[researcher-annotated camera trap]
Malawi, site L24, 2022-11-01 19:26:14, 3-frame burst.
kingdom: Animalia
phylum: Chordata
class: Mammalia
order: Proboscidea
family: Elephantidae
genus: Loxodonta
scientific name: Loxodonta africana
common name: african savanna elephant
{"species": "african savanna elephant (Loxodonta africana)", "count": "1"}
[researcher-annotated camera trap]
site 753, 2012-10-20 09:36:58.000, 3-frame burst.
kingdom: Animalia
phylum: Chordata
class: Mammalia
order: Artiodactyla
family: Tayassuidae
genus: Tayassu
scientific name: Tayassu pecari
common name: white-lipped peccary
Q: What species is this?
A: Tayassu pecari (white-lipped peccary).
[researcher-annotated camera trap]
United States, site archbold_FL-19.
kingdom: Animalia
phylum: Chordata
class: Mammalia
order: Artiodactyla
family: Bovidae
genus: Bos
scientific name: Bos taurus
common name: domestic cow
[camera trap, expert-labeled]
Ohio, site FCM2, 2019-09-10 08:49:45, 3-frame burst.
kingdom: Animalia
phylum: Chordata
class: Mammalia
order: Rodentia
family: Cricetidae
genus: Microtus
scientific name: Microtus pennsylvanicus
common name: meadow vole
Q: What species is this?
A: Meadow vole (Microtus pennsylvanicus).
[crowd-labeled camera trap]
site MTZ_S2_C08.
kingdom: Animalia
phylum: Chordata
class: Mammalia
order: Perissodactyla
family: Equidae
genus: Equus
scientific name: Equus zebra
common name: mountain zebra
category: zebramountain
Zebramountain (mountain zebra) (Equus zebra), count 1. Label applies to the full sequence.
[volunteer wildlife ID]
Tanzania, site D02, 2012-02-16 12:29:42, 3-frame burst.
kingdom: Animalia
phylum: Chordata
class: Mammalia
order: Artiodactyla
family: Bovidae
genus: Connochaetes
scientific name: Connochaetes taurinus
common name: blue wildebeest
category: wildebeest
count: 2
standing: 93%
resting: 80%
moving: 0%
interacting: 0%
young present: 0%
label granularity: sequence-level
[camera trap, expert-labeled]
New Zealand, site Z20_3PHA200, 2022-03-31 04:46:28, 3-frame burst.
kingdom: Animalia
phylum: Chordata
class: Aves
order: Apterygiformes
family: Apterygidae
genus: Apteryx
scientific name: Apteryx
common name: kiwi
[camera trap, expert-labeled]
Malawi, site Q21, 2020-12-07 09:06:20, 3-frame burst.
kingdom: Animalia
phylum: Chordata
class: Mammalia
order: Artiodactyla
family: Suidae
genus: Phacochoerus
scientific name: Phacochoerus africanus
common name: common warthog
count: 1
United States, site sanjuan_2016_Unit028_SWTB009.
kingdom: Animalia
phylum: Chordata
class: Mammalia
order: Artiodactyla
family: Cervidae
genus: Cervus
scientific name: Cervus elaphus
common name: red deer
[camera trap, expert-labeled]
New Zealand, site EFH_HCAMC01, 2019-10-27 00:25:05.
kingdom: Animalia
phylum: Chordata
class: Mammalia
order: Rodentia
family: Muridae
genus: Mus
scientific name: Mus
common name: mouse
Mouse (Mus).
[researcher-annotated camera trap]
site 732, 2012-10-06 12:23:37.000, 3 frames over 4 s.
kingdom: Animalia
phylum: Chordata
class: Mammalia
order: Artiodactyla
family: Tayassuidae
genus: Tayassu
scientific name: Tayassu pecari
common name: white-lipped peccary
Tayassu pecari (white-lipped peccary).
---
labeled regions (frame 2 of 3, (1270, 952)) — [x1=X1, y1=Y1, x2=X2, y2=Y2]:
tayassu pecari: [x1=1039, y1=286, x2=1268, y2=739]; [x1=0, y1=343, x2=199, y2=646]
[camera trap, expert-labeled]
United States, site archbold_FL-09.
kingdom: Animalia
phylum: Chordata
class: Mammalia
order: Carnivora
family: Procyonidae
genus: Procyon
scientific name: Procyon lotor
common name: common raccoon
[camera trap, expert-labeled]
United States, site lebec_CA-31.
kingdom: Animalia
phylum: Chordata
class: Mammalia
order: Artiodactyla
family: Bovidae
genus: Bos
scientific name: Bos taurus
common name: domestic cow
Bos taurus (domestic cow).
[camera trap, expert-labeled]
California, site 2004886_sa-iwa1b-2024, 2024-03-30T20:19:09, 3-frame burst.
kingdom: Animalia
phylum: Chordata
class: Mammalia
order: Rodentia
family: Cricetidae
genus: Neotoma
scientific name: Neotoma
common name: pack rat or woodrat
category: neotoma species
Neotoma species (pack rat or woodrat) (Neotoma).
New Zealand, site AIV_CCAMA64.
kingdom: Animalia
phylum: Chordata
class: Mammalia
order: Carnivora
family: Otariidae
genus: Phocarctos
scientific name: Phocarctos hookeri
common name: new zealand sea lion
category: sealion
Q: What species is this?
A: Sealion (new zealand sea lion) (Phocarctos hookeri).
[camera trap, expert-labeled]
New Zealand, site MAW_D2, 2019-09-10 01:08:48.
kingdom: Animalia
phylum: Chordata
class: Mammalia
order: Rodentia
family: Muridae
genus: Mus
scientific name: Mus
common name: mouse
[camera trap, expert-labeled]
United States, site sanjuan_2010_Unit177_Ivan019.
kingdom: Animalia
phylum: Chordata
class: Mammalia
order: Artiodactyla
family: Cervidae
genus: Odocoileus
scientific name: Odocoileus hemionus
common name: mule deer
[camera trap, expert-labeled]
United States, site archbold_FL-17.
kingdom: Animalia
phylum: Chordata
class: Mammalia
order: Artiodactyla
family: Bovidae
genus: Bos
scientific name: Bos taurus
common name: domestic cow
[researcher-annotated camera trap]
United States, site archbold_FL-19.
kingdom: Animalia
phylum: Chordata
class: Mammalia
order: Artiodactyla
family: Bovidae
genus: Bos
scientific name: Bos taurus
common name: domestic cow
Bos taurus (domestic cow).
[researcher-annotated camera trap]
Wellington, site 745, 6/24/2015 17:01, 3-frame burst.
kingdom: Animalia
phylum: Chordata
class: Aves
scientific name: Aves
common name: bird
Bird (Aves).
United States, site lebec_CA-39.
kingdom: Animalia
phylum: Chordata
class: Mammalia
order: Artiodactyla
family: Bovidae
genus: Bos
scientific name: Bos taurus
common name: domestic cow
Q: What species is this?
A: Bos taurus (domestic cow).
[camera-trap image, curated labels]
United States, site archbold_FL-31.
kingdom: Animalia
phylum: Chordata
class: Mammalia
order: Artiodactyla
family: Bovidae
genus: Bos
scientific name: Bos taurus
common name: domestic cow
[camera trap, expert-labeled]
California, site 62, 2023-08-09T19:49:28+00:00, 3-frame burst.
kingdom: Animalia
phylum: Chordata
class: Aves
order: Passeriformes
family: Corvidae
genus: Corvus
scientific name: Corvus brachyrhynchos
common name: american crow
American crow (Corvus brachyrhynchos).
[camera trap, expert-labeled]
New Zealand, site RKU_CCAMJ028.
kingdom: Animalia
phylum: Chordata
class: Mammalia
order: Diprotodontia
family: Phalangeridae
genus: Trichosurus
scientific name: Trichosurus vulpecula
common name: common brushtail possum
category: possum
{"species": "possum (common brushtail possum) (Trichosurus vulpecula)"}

WORK REQUEST:
Every record must appear in the answer exactly as it does above.

RESULT BELOW:
[researcher-annotated camera trap]
Malawi, site L24, 2022-11-01 19:26:14, 3-frame burst.
kingdom: Animalia
phylum: Chordata
class: Mammalia
order: Proboscidea
family: Elephantidae
genus: Loxodonta
scientific name: Loxodonta africana
common name: african savanna elephant
{"species": "african savanna elephant (Loxodonta africana)", "count": "1"}
[researcher-annotated camera trap]
site 753, 2012-10-20 09:36:58.000, 3-frame burst.
kingdom: Animalia
phylum: Chordata
class: Mammalia
order: Artiodactyla
family: Tayassuidae
genus: Tayassu
scientific name: Tayassu pecari
common name: white-lipped peccary
Q: What species is this?
A: Tayassu pecari (white-lipped peccary).
[researcher-annotated camera trap]
United States, site archbold_FL-19.
kingdom: Animalia
phylum: Chordata
class: Mammalia
order: Artiodactyla
family: Bovidae
genus: Bos
scientific name: Bos taurus
common name: domestic cow
[camera trap, expert-labeled]
Ohio, site FCM2, 2019-09-10 08:49:45, 3-frame burst.
kingdom: Animalia
phylum: Chordata
class: Mammalia
order: Rodentia
family: Cricetidae
genus: Microtus
scientific name: Microtus pennsylvanicus
common name: meadow vole
Q: What species is this?
A: Meadow vole (Microtus pennsylvanicus).
[crowd-labeled camera trap]
site MTZ_S2_C08.
kingdom: Animalia
phylum: Chordata
class: Mammalia
order: Perissodactyla
family: Equidae
genus: Equus
scientific name: Equus zebra
common name: mountain zebra
category: zebramountain
Zebramountain (mountain zebra) (Equus zebra), count 1. Label applies to the full sequence.
[volunteer wildlife ID]
Tanzania, site D02, 2012-02-16 12:29:42, 3-frame burst.
kingdom: Animalia
phylum: Chordata
class: Mammalia
order: Artiodactyla
family: Bovidae
genus: Connochaetes
scientific name: Connochaetes taurinus
common name: blue wildebeest
category: wildebeest
count: 2
standing: 93%
resting: 80%
moving: 0%
interacting: 0%
young present: 0%
label granularity: sequence-level
[camera trap, expert-labeled]
New Zealand, site Z20_3PHA200, 2022-03-31 04:46:28, 3-frame burst.
kingdom: Animalia
phylum: Chordata
class: Aves
order: Apterygiformes
family: Apterygidae
genus: Apteryx
scientific name: Apteryx
common name: kiwi
[camera trap, expert-labeled]
Malawi, site Q21, 2020-12-07 09:06:20, 3-frame burst.
kingdom: Animalia
phylum: Chordata
class: Mammalia
order: Artiodactyla
family: Suidae
genus: Phacochoerus
scientific name: Phacochoerus africanus
common name: common warthog
count: 1
United States, site sanjuan_2016_Unit028_SWTB009.
kingdom: Animalia
phylum: Chordata
class: Mammalia
order: Artiodactyla
family: Cervidae
genus: Cervus
scientific name: Cervus elaphus
common name: red deer
[camera trap, expert-labeled]
New Zealand, site EFH_HCAMC01, 2019-10-27 00:25:05.
kingdom: Animalia
phylum: Chordata
class: Mammalia
order: Rodentia
family: Muridae
genus: Mus
scientific name: Mus
common name: mouse
Mouse (Mus).
[researcher-annotated camera trap]
site 732, 2012-10-06 12:23:37.000, 3 frames over 4 s.
kingdom: Animalia
phylum: Chordata
class: Mammalia
order: Artiodactyla
family: Tayassuidae
genus: Tayassu
scientific name: Tayassu pecari
common name: white-lipped peccary
Tayassu pecari (white-lipped peccary).
---
labeled regions (frame 2 of 3, (1270, 952)) — [x1=X1, y1=Y1, x2=X2, y2=Y2]:
tayassu pecari: [x1=1039, y1=286, x2=1268, y2=739]; [x1=0, y1=343, x2=199, y2=646]
[camera trap, expert-labeled]
United States, site archbold_FL-09.
kingdom: Animalia
phylum: Chordata
class: Mammalia
order: Carnivora
family: Procyonidae
genus: Procyon
scientific name: Procyon lotor
common name: common raccoon
[camera trap, expert-labeled]
United States, site lebec_CA-31.
kingdom: Animalia
phylum: Chordata
class: Mammalia
order: Artiodactyla
family: Bovidae
genus: Bos
scientific name: Bos taurus
common name: domestic cow
Bos taurus (domestic cow).
[camera trap, expert-labeled]
California, site 2004886_sa-iwa1b-2024, 2024-03-30T20:19:09, 3-frame burst.
kingdom: Animalia
phylum: Chordata
class: Mammalia
order: Rodentia
family: Cricetidae
genus: Neotoma
scientific name: Neotoma
common name: pack rat or woodrat
category: neotoma species
Neotoma species (pack rat or woodrat) (Neotoma).
New Zealand, site AIV_CCAMA64.
kingdom: Animalia
phylum: Chordata
class: Mammalia
order: Carnivora
family: Otariidae
genus: Phocarctos
scientific name: Phocarctos hookeri
common name: new zealand sea lion
category: sealion
Q: What species is this?
A: Sealion (new zealand sea lion) (Phocarctos hookeri).
[camera trap, expert-labeled]
New Zealand, site MAW_D2, 2019-09-10 01:08:48.
kingdom: Animalia
phylum: Chordata
class: Mammalia
order: Rodentia
family: Muridae
genus: Mus
scientific name: Mus
common name: mouse
[camera trap, expert-labeled]
United States, site sanjuan_2010_Unit177_Ivan019.
kingdom: Animalia
phylum: Chordata
class: Mammalia
order: Artiodactyla
family: Cervidae
genus: Odocoileus
scientific name: Odocoileus hemionus
common name: mule deer
[camera trap, expert-labeled]
United States, site archbold_FL-17.
kingdom: Animalia
phylum: Chordata
class: Mammalia
order: Artiodactyla
family: Bovidae
genus: Bos
scientific name: Bos taurus
common name: domestic cow
[researcher-annotated camera trap]
United States, site archbold_FL-19.
kingdom: Animalia
phylum: Chordata
class: Mammalia
order: Artiodactyla
family: Bovidae
genus: Bos
scientific name: Bos taurus
common name: domestic cow
Bos taurus (domestic cow).
[researcher-annotated camera trap]
Wellington, site 745, 6/24/2015 17:01, 3-frame burst.
kingdom: Animalia
phylum: Chordata
class: Aves
scientific name: Aves
common name: bird
Bird (Aves).
United States, site lebec_CA-39.
kingdom: Animalia
phylum: Chordata
class: Mammalia
order: Artiodactyla
family: Bovidae
genus: Bos
scientific name: Bos taurus
common name: domestic cow
Q: What species is this?
A: Bos taurus (domestic cow).
[camera-trap image, curated labels]
United States, site archbold_FL-31.
kingdom: Animalia
phylum: Chordata
class: Mammalia
order: Artiodactyla
family: Bovidae
genus: Bos
scientific name: Bos taurus
common name: domestic cow
[camera trap, expert-labeled]
California, site 62, 2023-08-09T19:49:28+00:00, 3-frame burst.
kingdom: Animalia
phylum: Chordata
class: Aves
order: Passeriformes
family: Corvidae
genus: Corvus
scientific name: Corvus brachyrhynchos
common name: american crow
American crow (Corvus brachyrhynchos).
[camera trap, expert-labeled]
New Zealand, site RKU_CCAMJ028.
kingdom: Animalia
phylum: Chordata
class: Mammalia
order: Diprotodontia
family: Phalangeridae
genus: Trichosurus
scientific name: Trichosurus vulpecula
common name: common brushtail possum
category: possum
{"species": "possum (common brushtail possum) (Trichosurus vulpecula)"}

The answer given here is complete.